**Assignment**
List every section heading in the methods text.

The open-field experiment with titanium and selenium nanoparticles
Tomato seedlings were prone to the Fusarium wilt disease were obtained from the Agricultural Research Center in Giza. Based on our observation, outdoor pot trials resulted in the majority of the most successful treatments for tomato wilt illness. Various concentrations of SeNPs and TiNPs at 0.0, 50.0, 100.0, and 150.0 ppm, in addition to 10 mM of selenium salts (Na2SeO3) and 0.1M of titanium salt (TiO2) in their chemical form as well as Topsin-M (1.5 g/l) used as a solution for soaking seedlings for six hours to examine their impact on the severity of the tomato wilt disease, plant growth metrics, and yield-related components. The studies were carried out using a randomized block design across two growing seasons, 2018–2019 and 2019–2020, in a field at Giza Station, Agriculture Research Centre, Egypt, that was naturally infected with the organism that causes tomato wilt disease. 40-day-old tomato seedlings of the Super Strain B variety were sacked for 6 h at a rate of 100 transplants per 100 mL. The field plots (15 m2) had three rows that were each 5 m long with a 1 m space in between. One seedling per hill was grown, with hills spaced 50 cm apart. As a control, untreated seedlings were used. For four months, every 30 days, the severity of the disease was noted. At the end of the growing season, measurements of the plants’ height, number of fruits produced per plant, fruit weight (kg), fruit weight (g), fruit yield (T/ton), fresh weight, and dry weight were made. Tomato plants were assessed for residual selenium and titanium TiNPs and SeNPs-treated tomato fruits were dried at room temperature and put into 15 mL spin tubes, and then mixed with 3 mL of 68% HNO3. The specimens were then digested for 40 minutes at 115°C. The samples were then cooled, 500 ml of water was incorporated, and they were left to stand at 115°C for 20 min. The digests were diluted 14 times with deionized water, put through Whatman no. 42 filter paper, and then had total Ti and Se determined by ICP-MS analysis using Agilent triple quadrupole ICP-MS, standard (ICP-QQQ – 8800, Tokyo, Japan).21, 22

High performance liquid chromatography analysis of phenolic compounds of tomato plants
The high-performance liquid chromatography analysis was performed in the current work using a pump, an automated specimen injector, and a related Dell-compatible computer program that made up the Thermo-ultimate 3,000 system. The DAD-3000 diode array detection system was employed. At 25°C, the 2.5 x 30 cm Thermo-hypersil reversed phase C18 column was in operation. Distilled water and methanol made up the mobile phase (solvents A and B). The UV spectral absorption of the samples and the standards were captured between 230 and 400 nm. Degassing was done before the mobile phase, and standards solutions, and 0.45 µm Millipore membrane filters were used for filtering. By contrasting the retention duration and ultraviolet (UV) absorption spectra of the compounds with those of the standards, the compounds were identified.23

Carbohydrate assessment of tomato plants
Total carbohydrates were determined according to.24

Statistical analysis
All experiments were done in triplicate, and the results were represented as means.

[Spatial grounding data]

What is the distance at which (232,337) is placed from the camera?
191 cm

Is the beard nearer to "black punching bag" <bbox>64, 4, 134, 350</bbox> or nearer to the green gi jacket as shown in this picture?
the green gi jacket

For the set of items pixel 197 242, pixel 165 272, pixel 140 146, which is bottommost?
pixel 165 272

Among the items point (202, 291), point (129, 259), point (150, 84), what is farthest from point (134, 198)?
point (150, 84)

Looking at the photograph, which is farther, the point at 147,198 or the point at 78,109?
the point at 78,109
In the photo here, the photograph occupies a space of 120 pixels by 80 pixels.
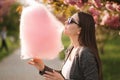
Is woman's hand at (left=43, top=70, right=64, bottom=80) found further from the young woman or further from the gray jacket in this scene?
the gray jacket

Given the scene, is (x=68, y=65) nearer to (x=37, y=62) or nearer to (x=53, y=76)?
(x=53, y=76)

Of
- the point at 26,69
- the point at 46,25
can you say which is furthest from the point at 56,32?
the point at 26,69

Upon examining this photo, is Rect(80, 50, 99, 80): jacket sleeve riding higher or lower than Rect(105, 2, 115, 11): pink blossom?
higher

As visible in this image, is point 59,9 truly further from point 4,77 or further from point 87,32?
point 4,77

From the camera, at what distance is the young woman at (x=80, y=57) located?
5.43 m

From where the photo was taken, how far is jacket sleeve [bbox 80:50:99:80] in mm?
5410

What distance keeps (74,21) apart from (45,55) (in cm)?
49

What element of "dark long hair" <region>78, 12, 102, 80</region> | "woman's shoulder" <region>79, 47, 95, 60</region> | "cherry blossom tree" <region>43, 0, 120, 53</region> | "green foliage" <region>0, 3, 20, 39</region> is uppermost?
"dark long hair" <region>78, 12, 102, 80</region>

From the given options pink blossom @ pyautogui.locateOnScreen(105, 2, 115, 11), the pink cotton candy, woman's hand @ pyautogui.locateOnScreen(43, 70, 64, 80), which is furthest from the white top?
pink blossom @ pyautogui.locateOnScreen(105, 2, 115, 11)

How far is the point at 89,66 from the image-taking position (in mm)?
5414

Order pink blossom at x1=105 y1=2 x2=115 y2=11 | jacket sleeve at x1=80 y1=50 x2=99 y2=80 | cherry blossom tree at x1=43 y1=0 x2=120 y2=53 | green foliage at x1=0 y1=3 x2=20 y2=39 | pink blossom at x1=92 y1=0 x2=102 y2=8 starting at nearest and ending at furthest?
jacket sleeve at x1=80 y1=50 x2=99 y2=80 < pink blossom at x1=92 y1=0 x2=102 y2=8 < cherry blossom tree at x1=43 y1=0 x2=120 y2=53 < pink blossom at x1=105 y1=2 x2=115 y2=11 < green foliage at x1=0 y1=3 x2=20 y2=39

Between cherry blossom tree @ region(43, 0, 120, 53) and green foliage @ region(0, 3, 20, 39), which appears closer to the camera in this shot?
cherry blossom tree @ region(43, 0, 120, 53)

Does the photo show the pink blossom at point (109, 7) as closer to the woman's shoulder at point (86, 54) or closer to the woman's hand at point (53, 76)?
the woman's shoulder at point (86, 54)

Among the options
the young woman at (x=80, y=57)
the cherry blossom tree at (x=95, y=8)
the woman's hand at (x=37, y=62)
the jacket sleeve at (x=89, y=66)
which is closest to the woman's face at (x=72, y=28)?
the young woman at (x=80, y=57)
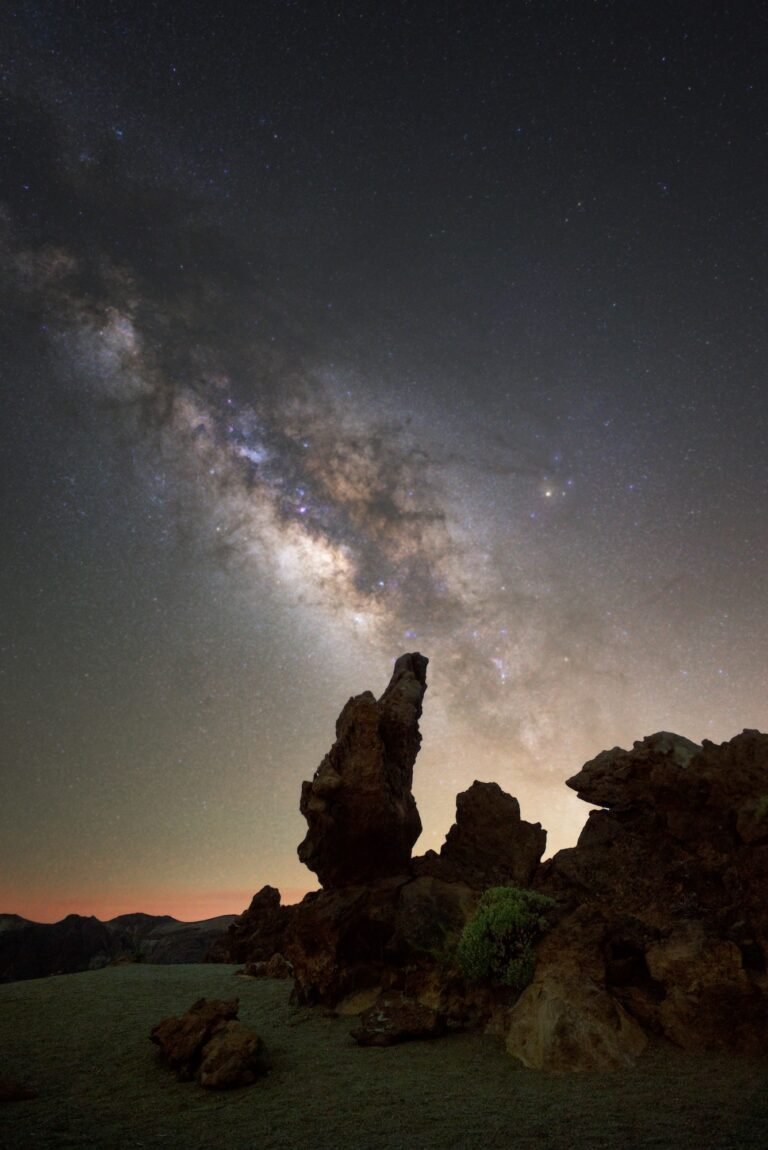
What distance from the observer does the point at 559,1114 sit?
9234 millimetres

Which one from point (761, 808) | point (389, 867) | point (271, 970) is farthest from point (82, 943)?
point (761, 808)

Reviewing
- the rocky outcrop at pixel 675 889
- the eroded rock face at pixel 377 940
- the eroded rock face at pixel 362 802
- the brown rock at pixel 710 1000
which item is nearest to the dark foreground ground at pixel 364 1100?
the brown rock at pixel 710 1000

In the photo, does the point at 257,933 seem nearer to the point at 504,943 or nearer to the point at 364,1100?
the point at 504,943

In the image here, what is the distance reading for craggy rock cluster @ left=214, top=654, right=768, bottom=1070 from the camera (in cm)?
1238

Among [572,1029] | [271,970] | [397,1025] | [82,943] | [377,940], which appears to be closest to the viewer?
[572,1029]

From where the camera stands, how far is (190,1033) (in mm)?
12844

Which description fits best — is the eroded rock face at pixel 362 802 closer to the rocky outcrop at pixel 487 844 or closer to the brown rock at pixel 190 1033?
the rocky outcrop at pixel 487 844

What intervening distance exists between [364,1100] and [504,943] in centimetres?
546

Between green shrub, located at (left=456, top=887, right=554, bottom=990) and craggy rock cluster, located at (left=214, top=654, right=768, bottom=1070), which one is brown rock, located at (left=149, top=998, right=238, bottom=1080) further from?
green shrub, located at (left=456, top=887, right=554, bottom=990)

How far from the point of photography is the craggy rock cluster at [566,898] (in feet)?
40.6

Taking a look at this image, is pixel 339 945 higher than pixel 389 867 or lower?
lower

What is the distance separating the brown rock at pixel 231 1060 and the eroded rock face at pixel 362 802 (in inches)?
266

**Result**
The open-field experiment with titanium and selenium nanoparticles
High performance liquid chromatography analysis of phenolic compounds of tomato plants
Carbohydrate assessment of tomato plants
Statistical analysis